_Work to complete_.
[A] Write out the dog mouthing thread from "## inge (Sep" up to and including "(Mar 24, 2008)".
[B] Using the dog mouthing thread, answer yes or no for each statement, and back each answer with the exact deciding words from the thread: (i) laprincessa suggests letting the dog out alone for a few minutes before going out with him. (ii) MikaTallulah recommends doing the training indoors. (iii) Kinjal's post quotes inge.

# Need some serious guidance !!! Ten month old mouthing way too much!!



## MikaTallulah (Jul 19, 2006)

Outside = Funny and excitement for him. He needs to leave to relax outdoors since he has already learned it indoors. I would put the training outdoors. You jump or mouth and the fun stops.


----------



## inge (Sep 20, 2009)

It sounds like he wants to tell you he doesn't want the outside play to stop...does he also do this when you take home for a walk on the leash? Or only when running free in the garden?


----------



## laprincessa (Mar 24, 2008)

Can you let him out alone for a few minutes and let him run off some excitement before you go out?


----------



## Kinjal (Dec 26, 2011)

inge said:


> It sounds like he wants to tell you he doesn't want the outside play to stop...does he also do this when you take home for a walk on the leash? Or only when running free in the garden?

_Data shown_.
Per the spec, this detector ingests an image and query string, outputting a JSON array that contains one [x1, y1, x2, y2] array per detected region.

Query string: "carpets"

_Correct answers_.
[A]
## inge (Sep 20, 2009)

It sounds like he wants to tell you he doesn't want the outside play to stop...does he also do this when you take home for a walk on the leash? Or only when running free in the garden?


----------



## laprincessa (Mar 24, 2008)

[B]
(i) Yes: "Can you let him out alone for a few minutes and let him run off some excitement before you go out?"
(ii) No: "I would put the training outdoors."
(iii) Yes: "inge said:"